Retype every one of the following rows without changing a single character.

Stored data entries
········

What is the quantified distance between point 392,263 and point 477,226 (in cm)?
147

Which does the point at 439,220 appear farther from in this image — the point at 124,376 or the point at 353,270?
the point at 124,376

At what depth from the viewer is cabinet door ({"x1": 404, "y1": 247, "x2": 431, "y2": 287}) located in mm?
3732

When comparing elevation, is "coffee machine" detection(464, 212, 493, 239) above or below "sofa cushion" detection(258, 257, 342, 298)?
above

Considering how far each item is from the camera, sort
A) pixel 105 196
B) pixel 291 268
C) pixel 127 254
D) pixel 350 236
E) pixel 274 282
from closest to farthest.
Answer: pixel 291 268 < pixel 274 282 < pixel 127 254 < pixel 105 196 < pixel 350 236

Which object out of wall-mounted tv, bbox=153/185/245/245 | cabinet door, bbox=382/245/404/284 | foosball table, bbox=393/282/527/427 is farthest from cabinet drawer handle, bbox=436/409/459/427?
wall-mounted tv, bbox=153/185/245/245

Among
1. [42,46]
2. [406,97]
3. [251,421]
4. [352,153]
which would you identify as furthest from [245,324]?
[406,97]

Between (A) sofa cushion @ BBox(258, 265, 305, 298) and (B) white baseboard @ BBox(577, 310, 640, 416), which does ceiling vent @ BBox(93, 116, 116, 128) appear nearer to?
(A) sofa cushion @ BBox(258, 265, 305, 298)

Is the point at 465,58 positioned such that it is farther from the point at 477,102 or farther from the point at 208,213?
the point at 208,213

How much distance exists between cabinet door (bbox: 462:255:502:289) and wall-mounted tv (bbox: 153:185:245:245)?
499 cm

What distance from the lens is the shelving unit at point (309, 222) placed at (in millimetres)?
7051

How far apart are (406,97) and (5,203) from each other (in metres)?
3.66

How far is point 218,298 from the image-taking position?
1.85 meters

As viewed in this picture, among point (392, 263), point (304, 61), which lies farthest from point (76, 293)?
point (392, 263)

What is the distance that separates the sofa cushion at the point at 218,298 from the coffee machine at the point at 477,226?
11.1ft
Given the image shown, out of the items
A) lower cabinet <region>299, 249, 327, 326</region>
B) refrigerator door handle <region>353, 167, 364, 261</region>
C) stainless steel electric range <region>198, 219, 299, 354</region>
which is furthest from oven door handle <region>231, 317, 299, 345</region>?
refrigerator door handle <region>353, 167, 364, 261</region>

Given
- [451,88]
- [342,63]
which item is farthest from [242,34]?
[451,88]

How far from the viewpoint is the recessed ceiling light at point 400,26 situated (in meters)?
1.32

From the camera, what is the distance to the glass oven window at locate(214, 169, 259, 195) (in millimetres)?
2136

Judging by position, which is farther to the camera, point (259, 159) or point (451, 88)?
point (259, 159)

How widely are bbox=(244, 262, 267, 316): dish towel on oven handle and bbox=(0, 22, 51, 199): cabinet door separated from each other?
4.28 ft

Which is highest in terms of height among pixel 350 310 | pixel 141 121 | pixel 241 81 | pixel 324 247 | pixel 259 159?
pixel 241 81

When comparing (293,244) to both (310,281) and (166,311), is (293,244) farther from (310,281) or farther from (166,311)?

········

[THE OUTPUT]
What is the quantified distance between point 392,263 and point 477,226 (in cm)?
147

Which does the point at 439,220 appear farther from in this image — the point at 124,376 or the point at 353,270?
the point at 124,376

At what depth from the viewer is cabinet door ({"x1": 404, "y1": 247, "x2": 431, "y2": 287}) located in mm?
3732

When comparing elevation, is "coffee machine" detection(464, 212, 493, 239) above or below "sofa cushion" detection(258, 257, 342, 298)?
above

Considering how far each item is from the camera, sort
A) pixel 105 196
B) pixel 291 268
C) pixel 127 254
D) pixel 350 236
E) pixel 274 282
from closest to farthest.
Answer: pixel 291 268 < pixel 274 282 < pixel 127 254 < pixel 105 196 < pixel 350 236

Which object out of wall-mounted tv, bbox=153/185/245/245 | cabinet door, bbox=382/245/404/284 | foosball table, bbox=393/282/527/427 is farthest from cabinet drawer handle, bbox=436/409/459/427?
wall-mounted tv, bbox=153/185/245/245

Among
1. [42,46]
2. [406,97]
3. [251,421]
4. [352,153]
which would you identify as furthest from [245,324]?
[406,97]

Between (A) sofa cushion @ BBox(258, 265, 305, 298) and (B) white baseboard @ BBox(577, 310, 640, 416), which does ceiling vent @ BBox(93, 116, 116, 128) appear nearer to?
(A) sofa cushion @ BBox(258, 265, 305, 298)

Is the point at 465,58 positioned such that it is farther from the point at 477,102 or farther from the point at 208,213?
the point at 208,213

How much distance exists between cabinet door (bbox: 462:255:502:289) and wall-mounted tv (bbox: 153:185:245:245)?
499 cm

What distance from the lens is the shelving unit at point (309, 222) placed at (in millimetres)?
7051

How far apart are (406,97) and (5,203) from each other (in metres)?
3.66

How far is point 218,298 from the image-taking position?
1.85 meters

As viewed in this picture, among point (392, 263), point (304, 61), which lies farthest from point (76, 293)?
point (392, 263)

What is the distance that separates the sofa cushion at the point at 218,298 from the coffee machine at the point at 477,226?
11.1ft
Given the image shown, out of the items
A) lower cabinet <region>299, 249, 327, 326</region>
B) refrigerator door handle <region>353, 167, 364, 261</region>
C) stainless steel electric range <region>198, 219, 299, 354</region>
which is furthest from oven door handle <region>231, 317, 299, 345</region>?
refrigerator door handle <region>353, 167, 364, 261</region>

Given
- [451,88]
- [342,63]
which item is farthest from [242,34]?
[451,88]

How far from the viewpoint is the recessed ceiling light at point 400,26 situated (in meters)?
1.32

From the camera, what is the distance to the glass oven window at locate(214, 169, 259, 195) (in millimetres)?
2136

Judging by position, which is farther to the camera, point (259, 159) or point (451, 88)?
point (259, 159)

How widely are bbox=(244, 262, 267, 316): dish towel on oven handle and bbox=(0, 22, 51, 199): cabinet door separated from each other?
4.28 ft

Which is highest in terms of height among pixel 350 310 | pixel 141 121 | pixel 241 81 | pixel 324 247 | pixel 259 159?
pixel 241 81

When comparing (293,244) to both (310,281) and (166,311), is (293,244) farther from (310,281) or farther from (166,311)?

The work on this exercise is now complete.